Document section:
Publication-wise it is PD in Canada yes. --Feldmahler 15:13, 28 January 2007 (EST)

Broude Brothers score

I seriously doubt their claim of copyright would hold up in any US court. It's basically a scarecrow notice. This score is a merely a reprint of the one issued by Jurgenson in 1892, which has also been reprinted by Dover and Kalmus. Even so, it would be best to remove the title page and get rid of the Broude logo and copyright notice on the first page of music. --Carolus, 28 Jan. 2007


Let's Talk Music

I'm going to be controversial. The Nutcracker is the best piece of music ever written, period. This may surprise some, because many would argue that something like Bach's St. Matthew Passion or Beethoven's 9th would hold that title, though I believe that the Nutcracker deserves this credit, for a few reasons.
First, the fame of the work is unparalled, save Beethoven's 9th, 5th, Carmen, and a few others. Everyone knows the tunes of the Nutcracker (March, Waltz of the Flowers), and even the less famous ones are just as good.
The Nutcracker is also the most accesable large scale piece of music around. It was the first show/concert my parents took me to when I was young, as is the case for many others. A good piece of music must be accessable, or else the masses can't appreciate it.
Finally, the theme of the Nutcracker and music lend perfectly to the feelings of the holiday season. Listening to it always makes me feel better, regardless of the time of year.
Please dispute me! I want to hear what everyone who reads this has to say.
--nerd011235, 11 June 2007

AAAAAAAAAAAAAAAAAAAAAAAAAHAHAHAHHAHAHAHAHHAHAHAHAHAHA chris 14:19, 13 September 2007 (EDT)
I believe that while Tchaikovsky is much better than most Baroque composers, that's not a very high bar to reach. Also, just because it's popular doesn't mean it's good - I use that same argument on stupid teenage girls who like the Jonas Brothers. Don't get me wrong, Tchaikovsky is definitely in my top 10. But I think all of Mahler's symphonies can beat this. --Clorox (diskussion) 23:11, 16 January 2009 (EST)

Given material:
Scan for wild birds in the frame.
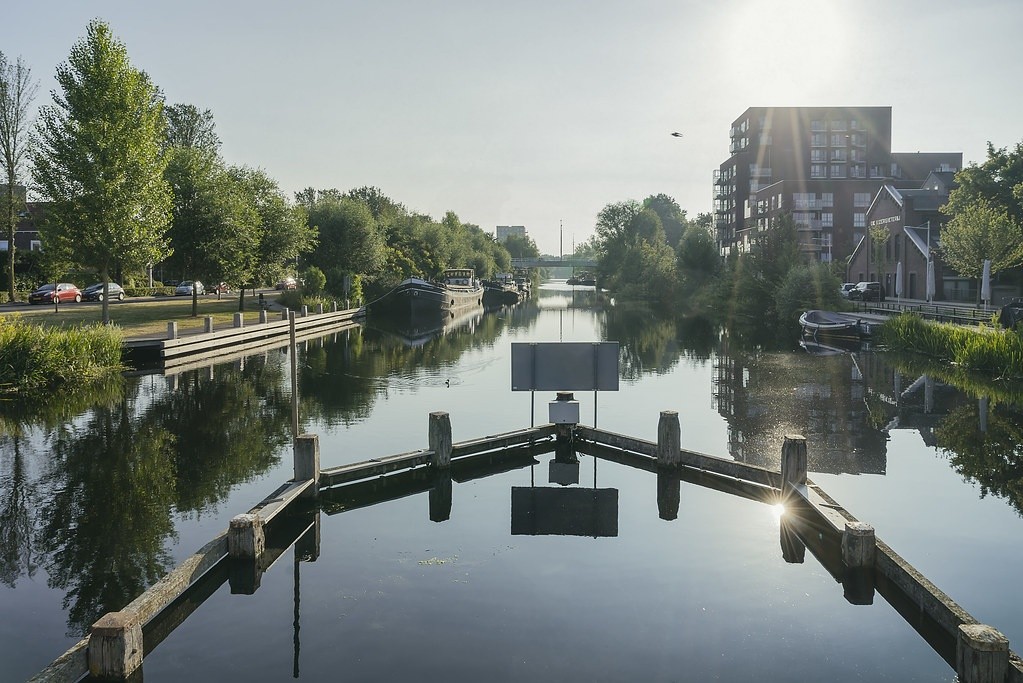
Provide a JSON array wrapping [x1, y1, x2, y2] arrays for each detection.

Required work: Give, in order of appearance, every user name that signs a comment in the Nutcracker discussion above.

Solution:
Feldmahler
Carolus
nerd011235
chris
Clorox